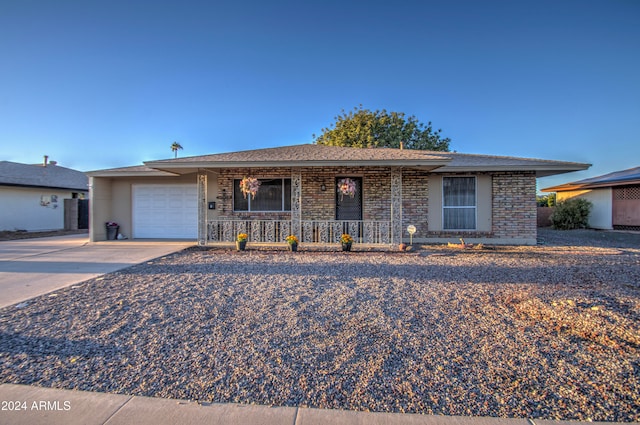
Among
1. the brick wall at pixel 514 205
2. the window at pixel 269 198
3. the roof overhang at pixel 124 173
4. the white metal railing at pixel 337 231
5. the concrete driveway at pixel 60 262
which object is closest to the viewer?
the concrete driveway at pixel 60 262

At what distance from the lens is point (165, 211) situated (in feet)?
40.4

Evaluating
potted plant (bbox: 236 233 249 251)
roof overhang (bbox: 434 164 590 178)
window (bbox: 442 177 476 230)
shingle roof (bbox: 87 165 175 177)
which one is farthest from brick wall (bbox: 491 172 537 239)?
shingle roof (bbox: 87 165 175 177)

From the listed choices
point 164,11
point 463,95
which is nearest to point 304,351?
point 164,11

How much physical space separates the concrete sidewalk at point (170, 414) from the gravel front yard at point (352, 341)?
89 mm

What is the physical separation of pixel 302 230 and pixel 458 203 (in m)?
5.65

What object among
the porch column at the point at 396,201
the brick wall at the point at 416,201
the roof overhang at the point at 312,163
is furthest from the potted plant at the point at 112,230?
the brick wall at the point at 416,201

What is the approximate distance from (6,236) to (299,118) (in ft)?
48.4

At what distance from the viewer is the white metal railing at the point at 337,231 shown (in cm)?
1016

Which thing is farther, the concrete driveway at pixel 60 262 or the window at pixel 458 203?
the window at pixel 458 203

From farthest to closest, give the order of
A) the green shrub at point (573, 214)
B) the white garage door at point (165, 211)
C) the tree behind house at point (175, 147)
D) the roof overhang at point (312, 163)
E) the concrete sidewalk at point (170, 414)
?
the tree behind house at point (175, 147)
the green shrub at point (573, 214)
the white garage door at point (165, 211)
the roof overhang at point (312, 163)
the concrete sidewalk at point (170, 414)

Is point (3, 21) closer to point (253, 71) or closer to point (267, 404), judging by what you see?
point (253, 71)

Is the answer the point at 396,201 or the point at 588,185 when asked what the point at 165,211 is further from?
the point at 588,185

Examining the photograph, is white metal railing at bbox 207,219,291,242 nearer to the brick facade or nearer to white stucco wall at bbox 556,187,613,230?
the brick facade

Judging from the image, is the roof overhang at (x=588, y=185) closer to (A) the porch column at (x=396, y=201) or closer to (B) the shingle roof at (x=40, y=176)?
(A) the porch column at (x=396, y=201)
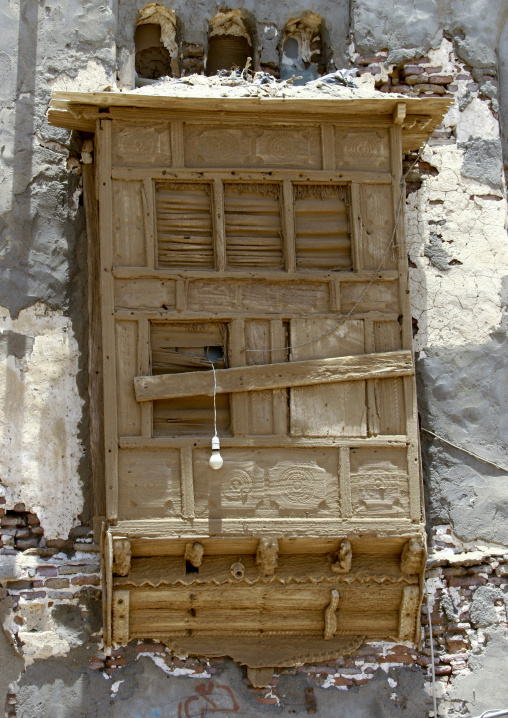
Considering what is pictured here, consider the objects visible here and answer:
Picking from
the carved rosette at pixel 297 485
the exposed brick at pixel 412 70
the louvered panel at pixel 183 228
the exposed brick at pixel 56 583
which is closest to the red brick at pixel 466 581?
the carved rosette at pixel 297 485

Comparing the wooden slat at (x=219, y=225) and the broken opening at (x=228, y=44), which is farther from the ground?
the broken opening at (x=228, y=44)

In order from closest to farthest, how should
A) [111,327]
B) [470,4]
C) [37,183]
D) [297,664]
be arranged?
[111,327], [297,664], [37,183], [470,4]

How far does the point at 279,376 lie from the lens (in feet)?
19.4

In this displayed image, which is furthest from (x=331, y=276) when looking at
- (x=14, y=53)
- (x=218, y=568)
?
(x=14, y=53)

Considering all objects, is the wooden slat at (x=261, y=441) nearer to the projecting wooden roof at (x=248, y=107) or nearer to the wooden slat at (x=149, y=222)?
the wooden slat at (x=149, y=222)

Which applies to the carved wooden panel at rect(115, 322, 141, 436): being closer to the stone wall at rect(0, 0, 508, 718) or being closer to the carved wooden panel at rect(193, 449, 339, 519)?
the carved wooden panel at rect(193, 449, 339, 519)

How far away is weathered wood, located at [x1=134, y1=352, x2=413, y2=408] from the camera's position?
5.84 meters

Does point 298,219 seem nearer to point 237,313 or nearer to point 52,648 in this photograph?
point 237,313

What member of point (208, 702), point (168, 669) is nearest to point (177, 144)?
point (168, 669)

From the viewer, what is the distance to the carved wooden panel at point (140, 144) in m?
6.09

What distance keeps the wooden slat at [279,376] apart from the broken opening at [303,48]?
102 inches

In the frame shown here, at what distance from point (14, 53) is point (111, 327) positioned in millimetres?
2379

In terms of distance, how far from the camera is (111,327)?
5.89m

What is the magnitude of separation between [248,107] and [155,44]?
180cm
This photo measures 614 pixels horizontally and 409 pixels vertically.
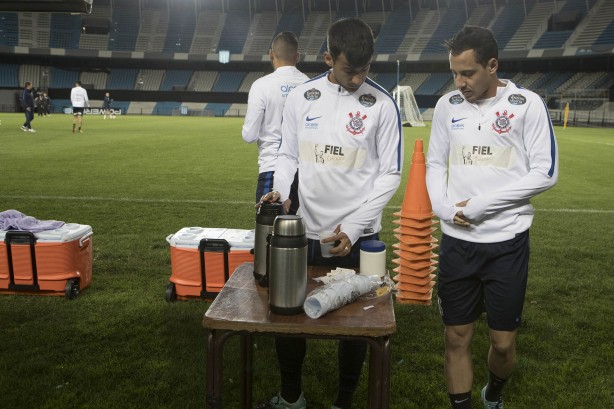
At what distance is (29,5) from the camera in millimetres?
3965

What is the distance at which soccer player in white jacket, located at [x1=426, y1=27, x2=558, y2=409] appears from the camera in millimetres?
2730

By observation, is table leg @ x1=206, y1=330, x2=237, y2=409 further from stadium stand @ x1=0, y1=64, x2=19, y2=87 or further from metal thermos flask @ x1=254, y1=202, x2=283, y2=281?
stadium stand @ x1=0, y1=64, x2=19, y2=87

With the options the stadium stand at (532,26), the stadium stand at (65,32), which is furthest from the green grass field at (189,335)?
the stadium stand at (65,32)

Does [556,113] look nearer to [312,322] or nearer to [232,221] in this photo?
[232,221]

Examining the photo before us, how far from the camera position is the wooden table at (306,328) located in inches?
80.9

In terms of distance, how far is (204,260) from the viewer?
493 cm

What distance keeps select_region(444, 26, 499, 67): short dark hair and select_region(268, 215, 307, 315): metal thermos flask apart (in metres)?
1.24

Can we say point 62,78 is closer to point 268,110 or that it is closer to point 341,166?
point 268,110

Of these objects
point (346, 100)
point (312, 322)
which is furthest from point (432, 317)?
point (312, 322)

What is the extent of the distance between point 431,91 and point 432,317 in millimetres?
48457


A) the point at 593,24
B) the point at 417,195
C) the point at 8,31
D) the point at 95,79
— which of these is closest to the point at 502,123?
the point at 417,195

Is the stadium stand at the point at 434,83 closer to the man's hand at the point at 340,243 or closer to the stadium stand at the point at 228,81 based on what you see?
the stadium stand at the point at 228,81

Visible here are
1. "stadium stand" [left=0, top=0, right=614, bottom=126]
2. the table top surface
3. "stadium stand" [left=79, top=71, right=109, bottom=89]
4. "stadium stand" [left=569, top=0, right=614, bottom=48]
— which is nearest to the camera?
the table top surface

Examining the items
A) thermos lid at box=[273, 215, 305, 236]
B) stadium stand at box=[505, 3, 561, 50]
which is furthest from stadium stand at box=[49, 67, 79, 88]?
thermos lid at box=[273, 215, 305, 236]
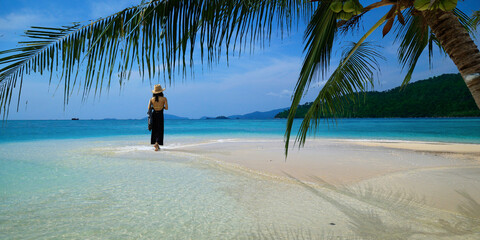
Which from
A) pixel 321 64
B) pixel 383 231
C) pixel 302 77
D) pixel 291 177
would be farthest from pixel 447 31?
pixel 291 177

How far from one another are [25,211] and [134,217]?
46.7 inches

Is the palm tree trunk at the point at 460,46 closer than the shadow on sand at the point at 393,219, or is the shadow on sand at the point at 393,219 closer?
the palm tree trunk at the point at 460,46

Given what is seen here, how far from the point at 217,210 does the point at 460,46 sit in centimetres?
231

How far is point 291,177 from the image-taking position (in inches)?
156

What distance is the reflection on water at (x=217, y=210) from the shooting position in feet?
6.82

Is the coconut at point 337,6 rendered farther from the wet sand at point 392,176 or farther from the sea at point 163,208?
the wet sand at point 392,176

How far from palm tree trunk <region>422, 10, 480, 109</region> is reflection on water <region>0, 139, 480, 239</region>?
1.18 metres

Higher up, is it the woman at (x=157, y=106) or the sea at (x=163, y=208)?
the woman at (x=157, y=106)

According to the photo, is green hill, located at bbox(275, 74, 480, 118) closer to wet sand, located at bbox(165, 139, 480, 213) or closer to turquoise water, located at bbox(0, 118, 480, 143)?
turquoise water, located at bbox(0, 118, 480, 143)

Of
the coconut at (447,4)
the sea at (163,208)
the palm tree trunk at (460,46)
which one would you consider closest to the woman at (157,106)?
the sea at (163,208)

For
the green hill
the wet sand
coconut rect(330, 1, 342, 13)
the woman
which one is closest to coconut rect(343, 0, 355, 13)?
coconut rect(330, 1, 342, 13)

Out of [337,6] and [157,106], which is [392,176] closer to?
[337,6]

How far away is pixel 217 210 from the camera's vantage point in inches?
102

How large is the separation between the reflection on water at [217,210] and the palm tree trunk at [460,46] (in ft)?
3.88
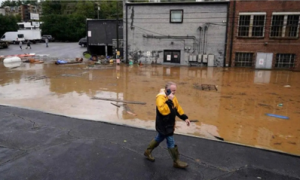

#####

# Work to be completed
Gather every line from the rows above that contains the word "palm", treating uppercase and lowercase as different.

# Result
Is the palm tree trunk at the point at 460,46 closer than the shadow on sand at the point at 393,219, or is the shadow on sand at the point at 393,219 closer?
the palm tree trunk at the point at 460,46
How far from palm tree trunk <region>422, 10, 480, 109</region> is reflection on water <region>0, 139, 480, 239</region>?
the palm tree trunk at (460,46)
How large is the separation between the reflection on water at [217,210] and the palm tree trunk at [460,46] (in ft)?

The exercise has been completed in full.